Rating 9/10

My Summary:

I had read a few of Oliver Sacks’ books about psychology and patient case studies, and assumed he was a mild mannered gray haired doctor. That couldn’t be farther from the truth. This book is a memoir about his escapades on motorcycles, weight lifting, international adventures, drugs and more. A delight.

Quotes:

When I was twelve, a perceptive schoolmaster wrote in his report, Sacks will go far, if he does not go too far, and this was often the case. As a boy, I often went too far in my chemical experiments, filling the house with noxious gases; luckily, I never burned the place down.

We think of science as discovery, art as invention, but is there a third world of mathematics, which is somehow, mysteriously, both? Do numbers - primes, for example - exist in some eternal Platonic realm? Or were they invented, as Aristotle thought? What is one to make of irrational numbers, like i Or imaginary numbers, like the square root of 2? Such questions exercised me, fruitlessly, from time to time, but they were almost a life-and-death matter for Kalman.

As medical students, we were not overloaded with lectures or formal instruction; the essential teaching was done at a patients bedside, and the essential lesson was to listen, to get the history of the present condition from the patient and ask the right questions to fill in the details. We were taught to use our eyes and ears, to touch, to feel, even to smell. Listening to a heartbeat, percussing the chest, feeling the abdomen, and other forms of physical contact were no less important than listening and talking. They could establish a bond of a deep, physical sort; ones hands could themselves become therapeutic tools.

IF I STAY in Canada, I will have a reasonably generous salary and time off. I should be able to save, and even to return something of the money which you have lavished on my life for twenty-seven years. As for the other intangible and incalculable things you have given me, I can only repay these by leading a fairly happy and useful life, keeping in touch with you, and seeing you when I can.

In England, one was classified (working class, middle class, upper class, whatever) as soon as one opened ones mouth; one did not mix, one was not at ease, with people of a different class - a system which, if implicit, was nonetheless as rigid, as uncrossable, as the caste system in India. America, I imagined, was a classless society, a place where everyone, irrespective of birth, color, religion, education, or profession, could meet each other as fellow humans, brother animals, a place where a professor could talk to a truck driver, without the categories coming between them.

I sometimes wonder why I have spent more than fifty years in New York, when it was the West, and especially the Southwest, which so enthralled me. I now have many ties in New York - to my patients, my students, my friends, and my analyst - but I have never felt it move me the way California did. I suspect my nostalgia may be not only for the place itself but for youth, and a very different time, and being in love, and being able to say, The future is before me.

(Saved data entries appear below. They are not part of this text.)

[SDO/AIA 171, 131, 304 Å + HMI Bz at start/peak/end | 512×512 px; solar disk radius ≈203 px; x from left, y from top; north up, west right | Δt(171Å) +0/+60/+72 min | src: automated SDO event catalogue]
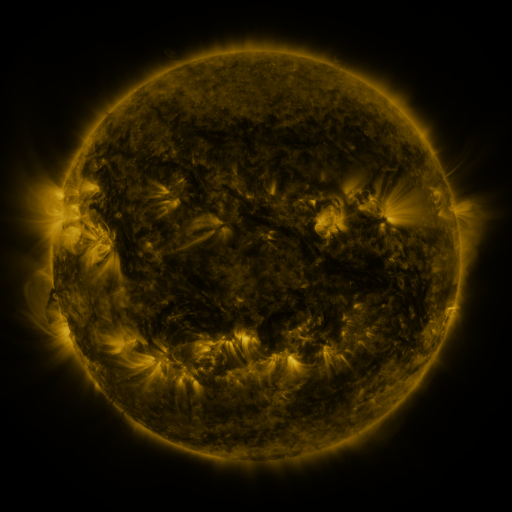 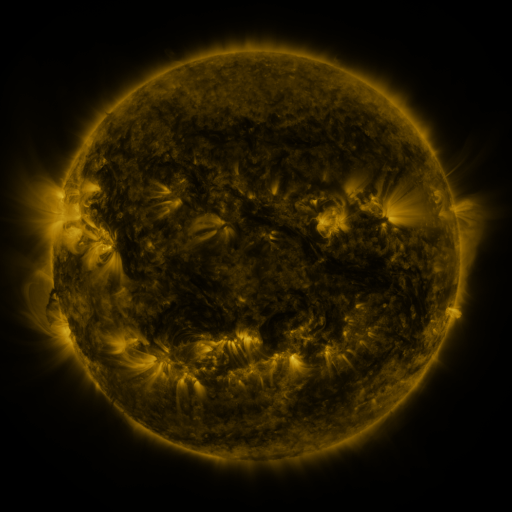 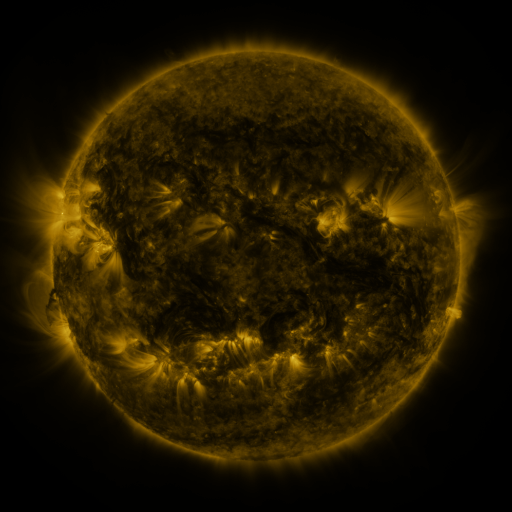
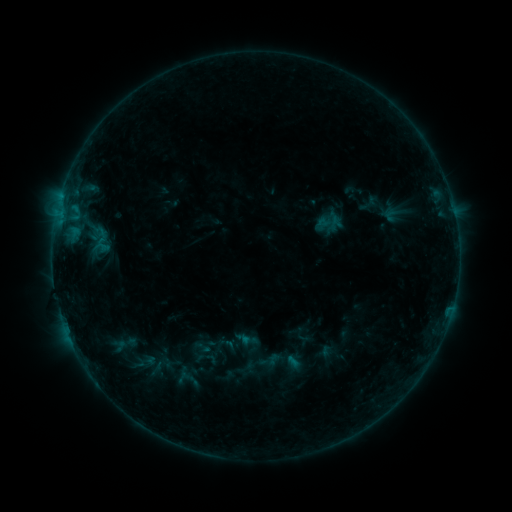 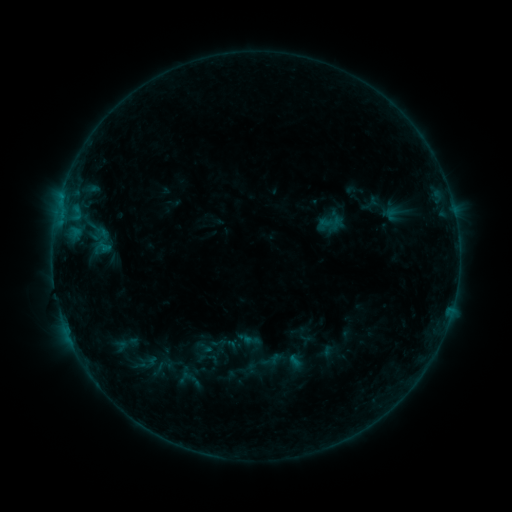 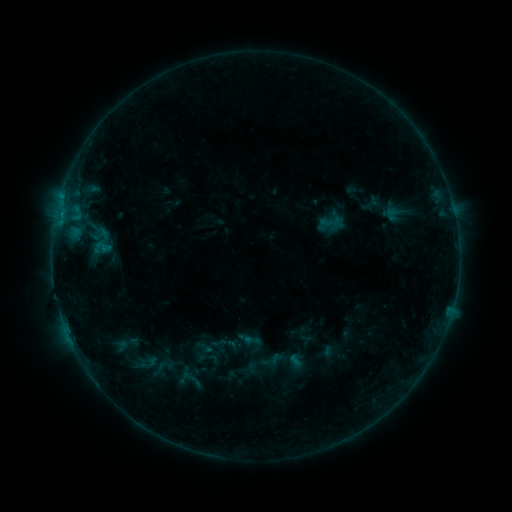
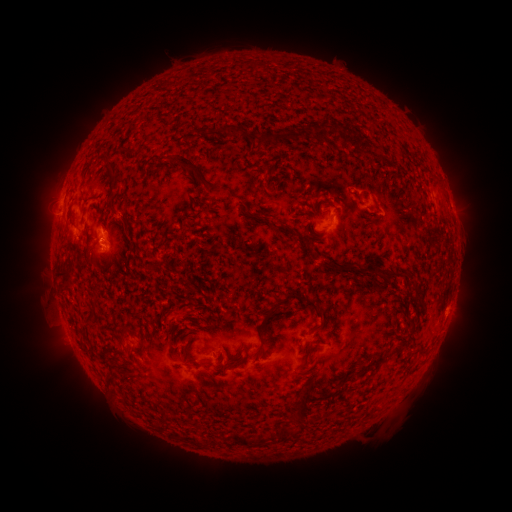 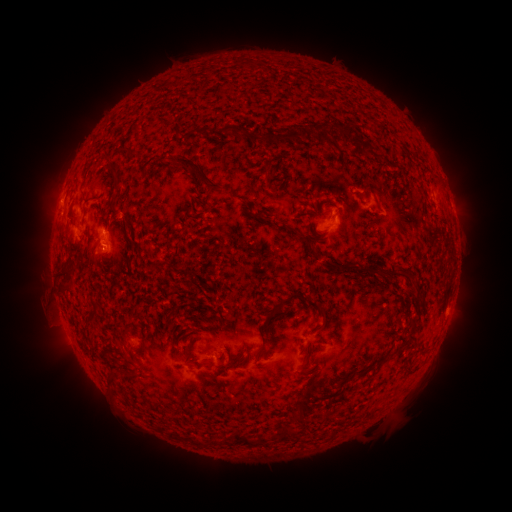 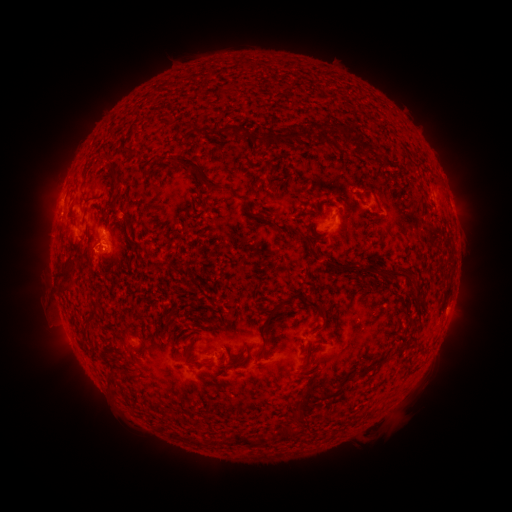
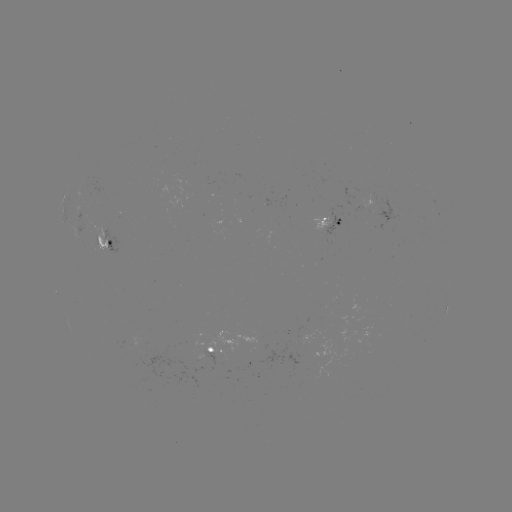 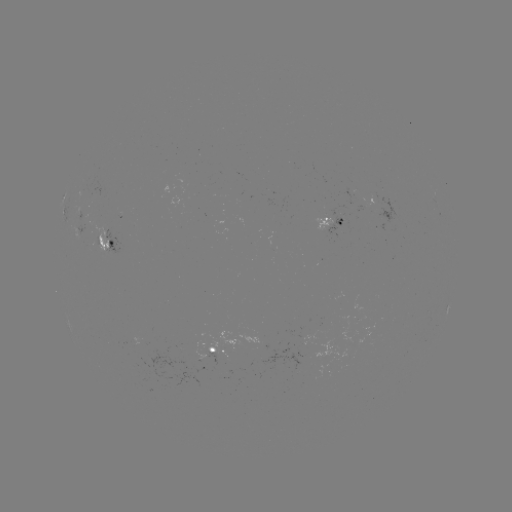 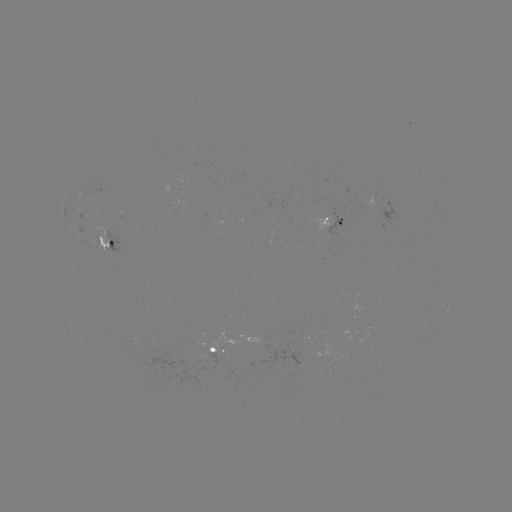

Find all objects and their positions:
emerging-flux region: (85, 221)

I used to carry a video camera with me when I went to see patients, and Jonathan was intrigued by the uses of video recording and instant playback; video recording was rather new in those days and rarely used in hospitals. He was fascinated to see how patients with parkinsonism, for example, unaware of their tendency to accelerate or to lean to one side, could become aware of it through viewing their own postures or gait on video - and learn measures to correct these.

Life at Lake Jeff was healthy and monastic. I gave up my motorcycle in the early 1970sI had started to find the traffic in New York City too dangerous, and motorcycling was no longer a pleasurebut I always had a bicycle rack on my car, and in the long summer days I would cycle for hours. I would often stop at the old cider mill near the hotel and get two half-gallon jugs of hard cider, which I would hang on the handlebars. I love cider, and the half gallons, sipped gradually and symmetrically - a mouthful from this jug, a mouthful from that - would keep me hydrated and slightly tipsy through a long day of cycling.

That is the walk of a genius, a monomaniac, I thought to myself. He is like a man possessed. I had a sense of awe and envy - how I should like such a ferocious power of concentration! But then I thought that life might not be entirely easy with such a brain; indeed, Edelman, I was to find, took no holidays, slept little, and was driven, almost bullied, by nonstop thinking; he would often phone Rosenfield in the middle of the night. Perhaps I was better off with my own, more modest endowment.